═══ Selected text
I think it is nice if backend-lint error is fixed by running "ruff check ." .

https://github.com/getredash/redash/actions/runs/13733542335/job/38414390891?pr=7295

gaecoli · 2025-03-10T08:18:49Z

I think it is nice if backend-lint error is fixed by running "ruff check ." .

https://github.com/getredash/redash/actions/runs/13733542335/job/38414390891?pr=7295

I tried it. But failed!

yoshiokatsuneo · 2025-03-10T09:15:08Z

I think it is nice if backend-lint error is fixed by running "ruff check ." .

I tried it. But failed!

I could run "ruff check . --fix" to fix the issue by running ruff installed by homebrew without problem like below:

 (redis-lock)$ ruff --version
ruff 0.8.3
 (redis-lock)$ which ruff
/opt/homebrew/bin/ruff
 (redis-lock)$ ruff check . --fix
warning: The top-level linter settings are deprecated in favour of their counterparts in the `lint` section. Please update the following options in `pyproject.toml`:
  - 'ignore' -> 'lint.ignore'
  - 'select' -> 'lint.select'
  - 'mccabe' -> 'lint.mccabe'
  - 'per-file-ignores' -> 'lint.per-file-ignores'
Found 1 error (1 fixed, 0 remaining).
 (redis-lock)$ git diff
diff --git a/redash/utils/locks.py b/redash/utils/locks.py
index 126496096..78ad2693c 100644
--- a/redash/utils/locks.py
+++ b/redash/utils/locks.py
@@ -1,10 +1,12 @@
+import logging
 import random
 import time
 import uuid
-import logging
-from redash import redis_connection
+
 from redis import WatchError
 
+from redash import redis_connection
+
 logger = logging.getLogger(__name__)
 
 
 (redis-lock)$ ruff check .
warning: The top-level linter settings are deprecated in favour of their counterparts in the `lint` section. Please update the following options in `pyproject.toml`:
  - 'ignore' -> 'lint.ignore'
  - 'select' -> 'lint.select'
  - 'mccabe' -> 'lint.mccabe'
  - 'per-file-ignores' -> 'lint.per-file-ignores'
All checks passed!

gaecoli · 2025-03-10T10:10:57Z

I think it is nice if backend-lint error is fixed by running "ruff check ." .

I tried it. But failed!

I could run "ruff check . --fix" to fix the issue by running ruff installed by homebrew without problem like below:

 (redis-lock)$ ruff --version
ruff 0.8.3
 (redis-lock)$ which ruff
/opt/homebrew/bin/ruff
 (redis-lock)$ ruff check . --fix
warning: The top-level linter settings are deprecated in favour of their counterparts in the `lint` section. Please update the following options in `pyproject.toml`:
  - 'ignore' -> 'lint.ignore'
  - 'select' -> 'lint.select'
  - 'mccabe' -> 'lint.mccabe'
  - 'per-file-ignores' -> 'lint.per-file-ignores'
Found 1 error (1 fixed, 0 remaining).
══════
═══ Dataset rows
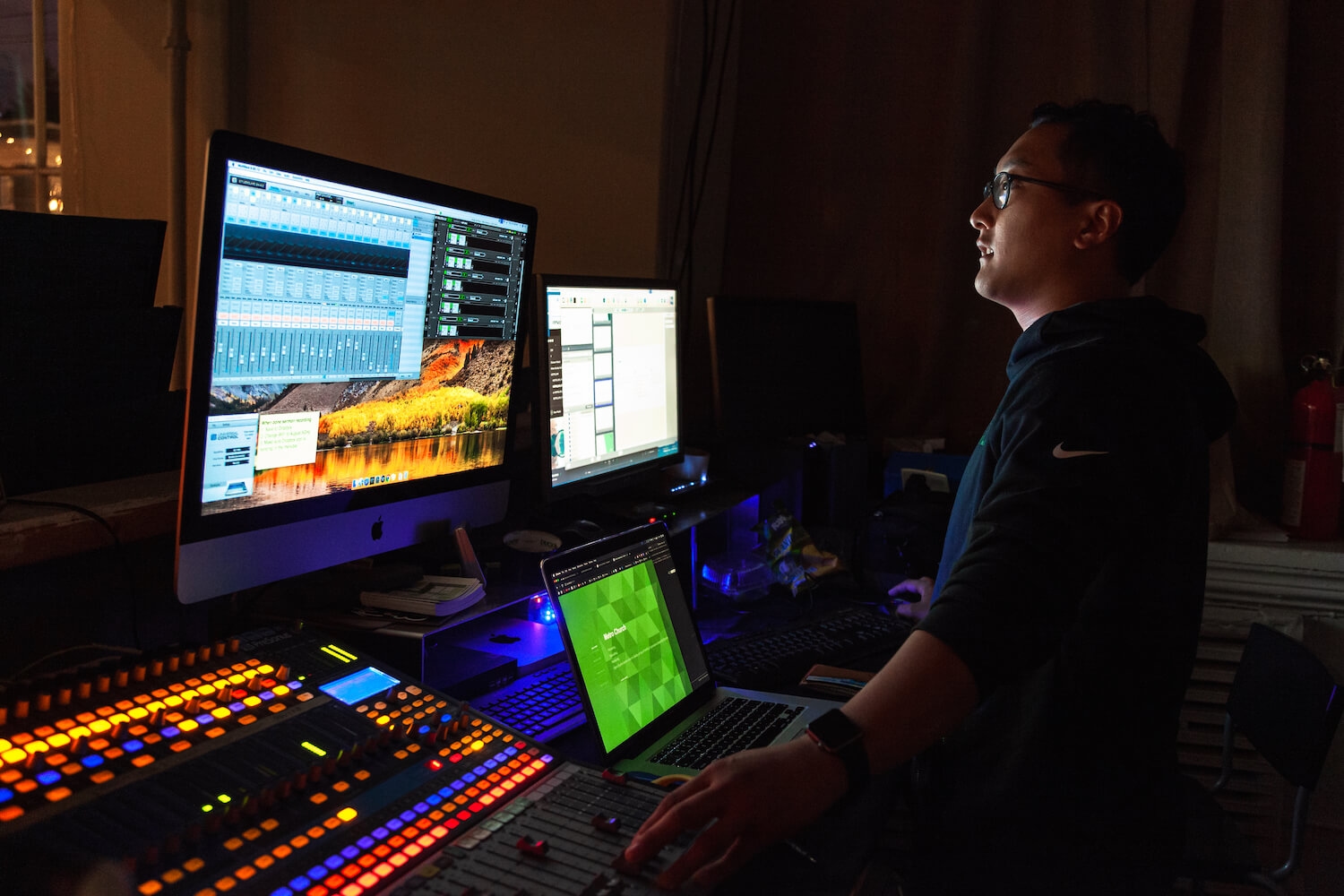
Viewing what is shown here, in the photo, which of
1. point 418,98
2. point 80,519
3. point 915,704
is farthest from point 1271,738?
point 418,98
══════
**The tasks:**
[1] In the ruff thread, what version number does the homebrew-installed ruff report?
[2] Carry the ruff thread forward from the point where it stops.
None of this work requires the records.

**The responses:**
[1] ruff 0.8.3

[2]
 (redis-lock)$ git diff
diff --git a/redash/utils/locks.py b/redash/utils/locks.py
index 126496096..78ad2693c 100644
--- a/redash/utils/locks.py
+++ b/redash/utils/locks.py
@@ -1,10 +1,12 @@
+import logging
 import random
 import time
 import uuid
-import logging
-from redash import redis_connection
+
 from redis import WatchError
 
+from redash import redis_connection
+
 logger = logging.getLogger(__name__)
 
 
 (redis-lock)$ ruff check .
warning: The top-level linter settings are deprecated in favour of their counterparts in the `lint` section. Please update the following options in `pyproject.toml`:
  - 'ignore' -> 'lint.ignore'
  - 'select' -> 'lint.select'
  - 'mccabe' -> 'lint.mccabe'
  - 'per-file-ignores' -> 'lint.per-file-ignores'
All checks passed!

done

yoshiokatsuneo · 2025-03-10T11:30:11Z

Thanks, Great !

gaecoli · 2025-03-11T06:17:34Z

Maybe the right thing will be to make dashboards refreshes smarter and reuse the same query invocation for different visualizations that depend on it? I think it will be more robust and address the core issue instead of trying to address it in an indirect way.

@yoshiokatsuneo I think this is good advice!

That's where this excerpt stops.